:: DATA UNDER STUDY

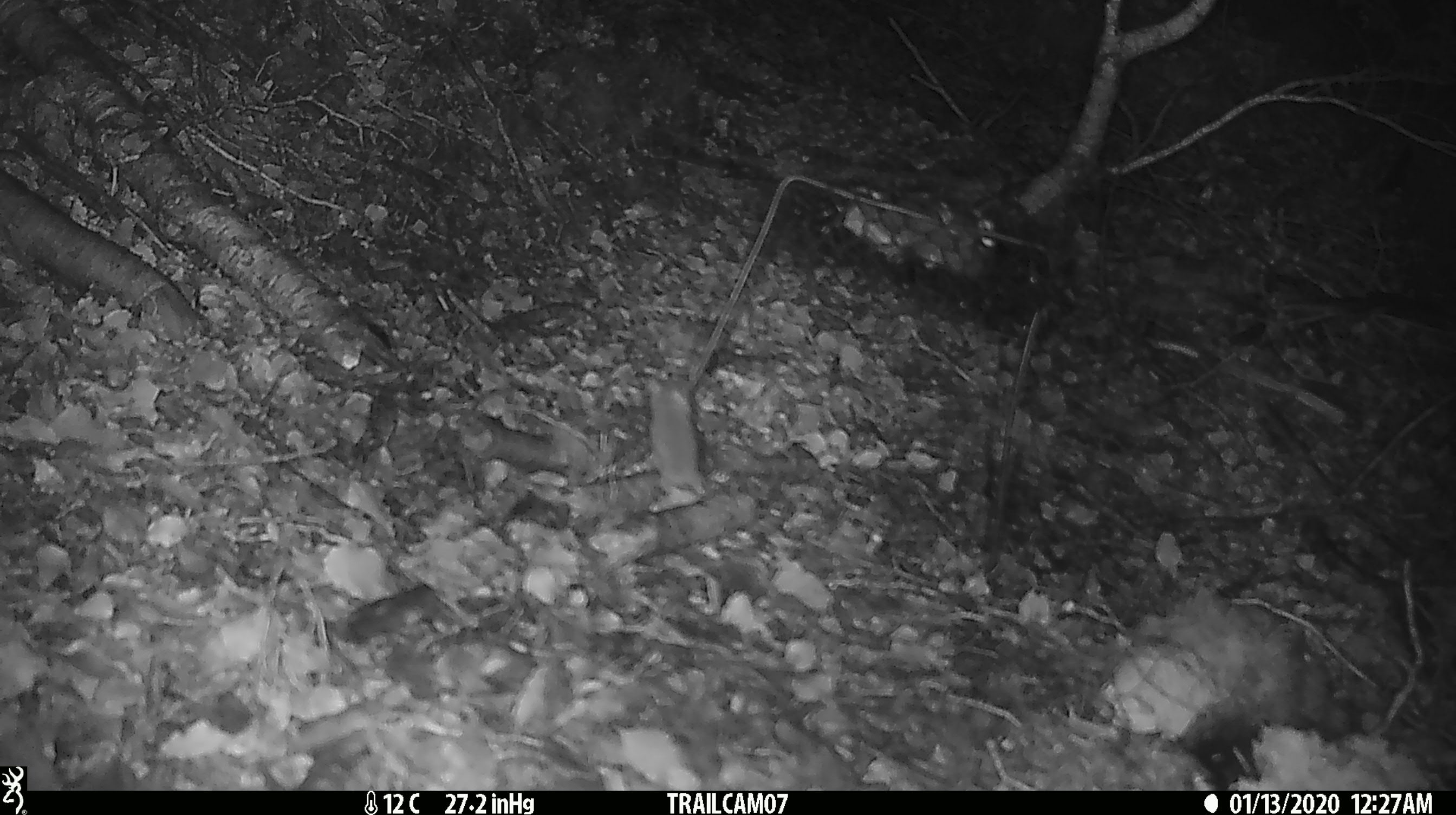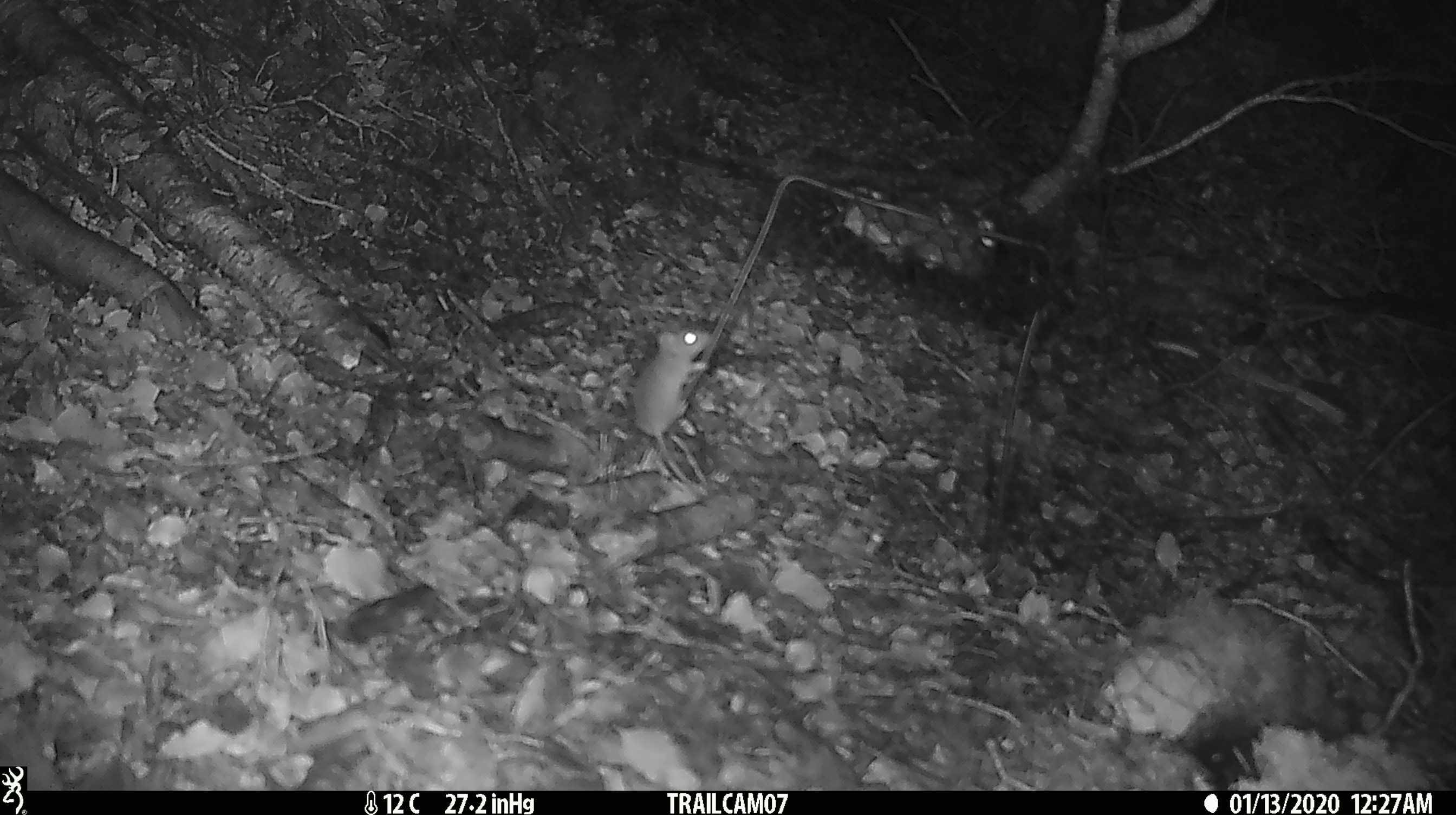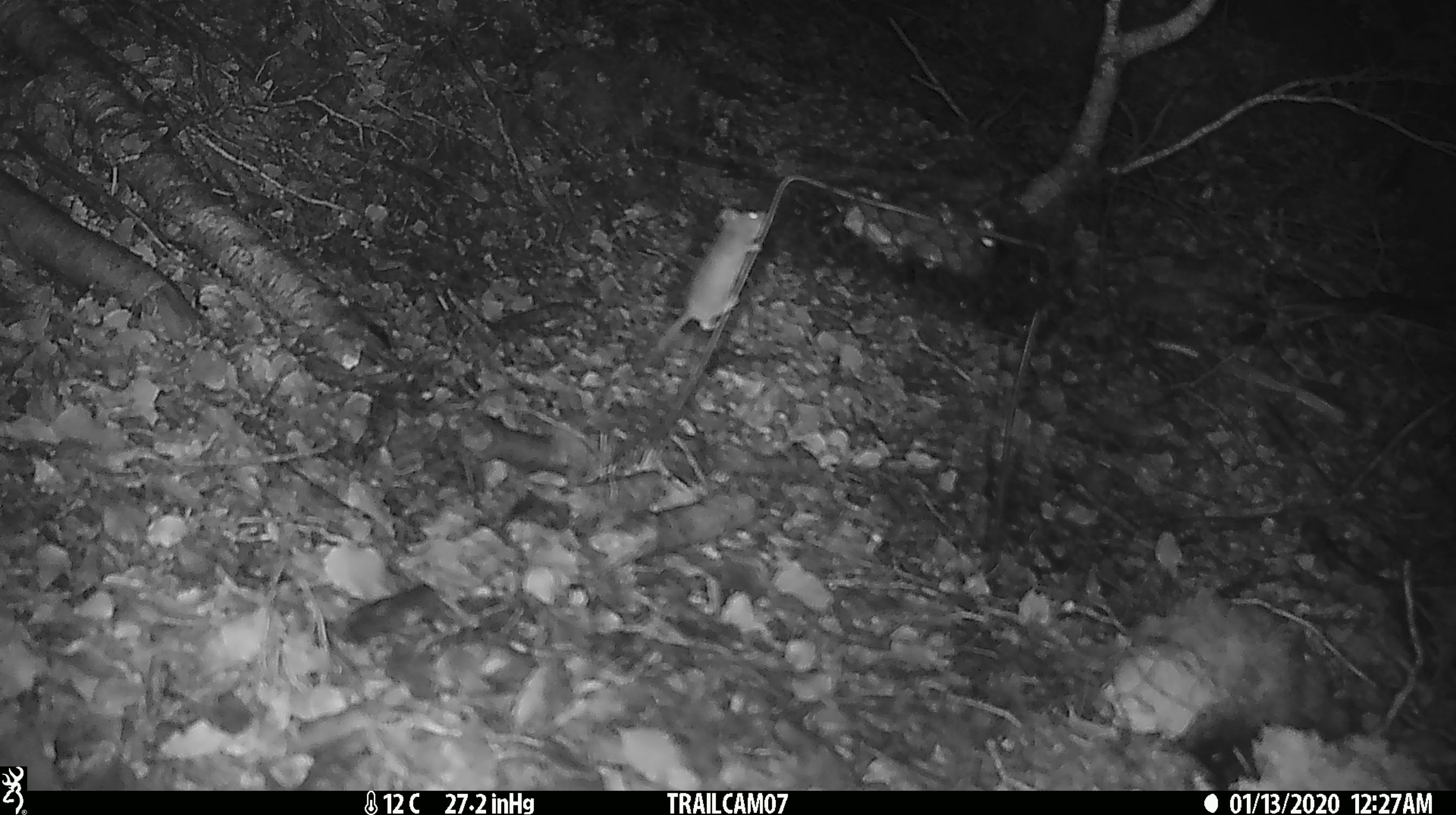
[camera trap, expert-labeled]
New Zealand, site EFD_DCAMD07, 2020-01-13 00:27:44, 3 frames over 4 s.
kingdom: Animalia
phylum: Chordata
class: Mammalia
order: Rodentia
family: Muridae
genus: Mus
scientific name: Mus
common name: mouse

::::

● DIRECTIONS FOR THIS TASK
In your copy, include no pictures, but reproduce all records exactly.

● ANSWER BOX
[camera trap, expert-labeled]
New Zealand, site EFD_DCAMD07, 2020-01-13 00:27:44, 3 frames over 4 s.
kingdom: Animalia
phylum: Chordata
class: Mammalia
order: Rodentia
family: Muridae
genus: Mus
scientific name: Mus
common name: mouse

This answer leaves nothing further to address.